Note that some sensors are more difficult to remove than others. Some are welded shut with a laser to protect the battery from chemicals and water. A few snap open and close, while others have screws holding the sensor housing together.
Step 4: Replace the Battery
Open the sensor and replace the battery with a new one. This step may be difficult, so locate the sensor’s manual for instructions. Ensure you carefully follow them to remove and replace the battery.
Step 5: Reinstall the Sensor
After putting the new battery into the sensor, close it like before. Next, put the sensor back onto the valve stem and secure it with the Torx driver or socket set.
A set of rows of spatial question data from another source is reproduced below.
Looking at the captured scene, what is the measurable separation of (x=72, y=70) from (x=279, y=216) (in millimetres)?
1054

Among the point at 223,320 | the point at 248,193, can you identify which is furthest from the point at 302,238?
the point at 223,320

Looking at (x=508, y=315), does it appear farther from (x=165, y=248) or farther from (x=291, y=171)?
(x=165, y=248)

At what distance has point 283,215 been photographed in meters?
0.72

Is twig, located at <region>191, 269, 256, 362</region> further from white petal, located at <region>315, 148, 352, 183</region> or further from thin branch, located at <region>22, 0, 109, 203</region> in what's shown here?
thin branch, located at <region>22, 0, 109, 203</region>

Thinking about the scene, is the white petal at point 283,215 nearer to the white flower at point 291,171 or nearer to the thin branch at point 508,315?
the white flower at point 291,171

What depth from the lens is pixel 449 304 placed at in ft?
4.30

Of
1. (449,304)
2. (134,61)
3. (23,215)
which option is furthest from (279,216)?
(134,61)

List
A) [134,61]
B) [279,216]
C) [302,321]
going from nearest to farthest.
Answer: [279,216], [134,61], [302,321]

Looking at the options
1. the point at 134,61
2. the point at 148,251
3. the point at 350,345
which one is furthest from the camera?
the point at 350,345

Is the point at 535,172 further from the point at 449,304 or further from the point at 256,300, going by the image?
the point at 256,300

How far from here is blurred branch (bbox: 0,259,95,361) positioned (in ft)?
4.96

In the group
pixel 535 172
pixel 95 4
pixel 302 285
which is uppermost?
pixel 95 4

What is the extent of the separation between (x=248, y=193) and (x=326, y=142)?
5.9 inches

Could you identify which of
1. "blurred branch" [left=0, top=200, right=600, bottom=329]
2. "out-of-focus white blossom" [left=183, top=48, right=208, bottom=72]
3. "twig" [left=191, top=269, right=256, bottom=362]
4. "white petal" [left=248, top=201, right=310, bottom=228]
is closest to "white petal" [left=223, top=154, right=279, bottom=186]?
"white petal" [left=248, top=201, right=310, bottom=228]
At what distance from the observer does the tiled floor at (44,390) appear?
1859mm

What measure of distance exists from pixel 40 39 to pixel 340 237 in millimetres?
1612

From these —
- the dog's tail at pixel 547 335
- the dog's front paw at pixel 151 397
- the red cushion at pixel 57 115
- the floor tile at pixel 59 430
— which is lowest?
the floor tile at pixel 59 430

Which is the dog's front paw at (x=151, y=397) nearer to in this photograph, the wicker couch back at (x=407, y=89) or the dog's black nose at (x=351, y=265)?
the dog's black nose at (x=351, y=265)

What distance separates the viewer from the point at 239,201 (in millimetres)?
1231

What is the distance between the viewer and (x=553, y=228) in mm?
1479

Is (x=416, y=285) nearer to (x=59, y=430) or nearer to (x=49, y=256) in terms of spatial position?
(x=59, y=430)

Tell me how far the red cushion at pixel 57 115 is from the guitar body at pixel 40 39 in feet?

Ensure you properly orient and seat the sensor in its location.
Step 6: Put the Tire in Place
Place the tire back onto the vehicle and secure it with the lug nuts. Finally, lower the vehicle and use a tire pressure gauge to check the pressure.
TPMS sensors are crucial to how well a car works, especially when you are driving it. Any odd dashboard light indicates an internal problem, and troubleshooting is always the best step. If you have never had to check the sensor battery, let an auto technician show you what to look out for on the dashboard.
That way, you know when the sensor is defective or the battery depletes and needs a replacement. While you cannot typically replace the battery because of the design, there is a way around it. Follow the steps in this article to replace the battery if the sensor works well.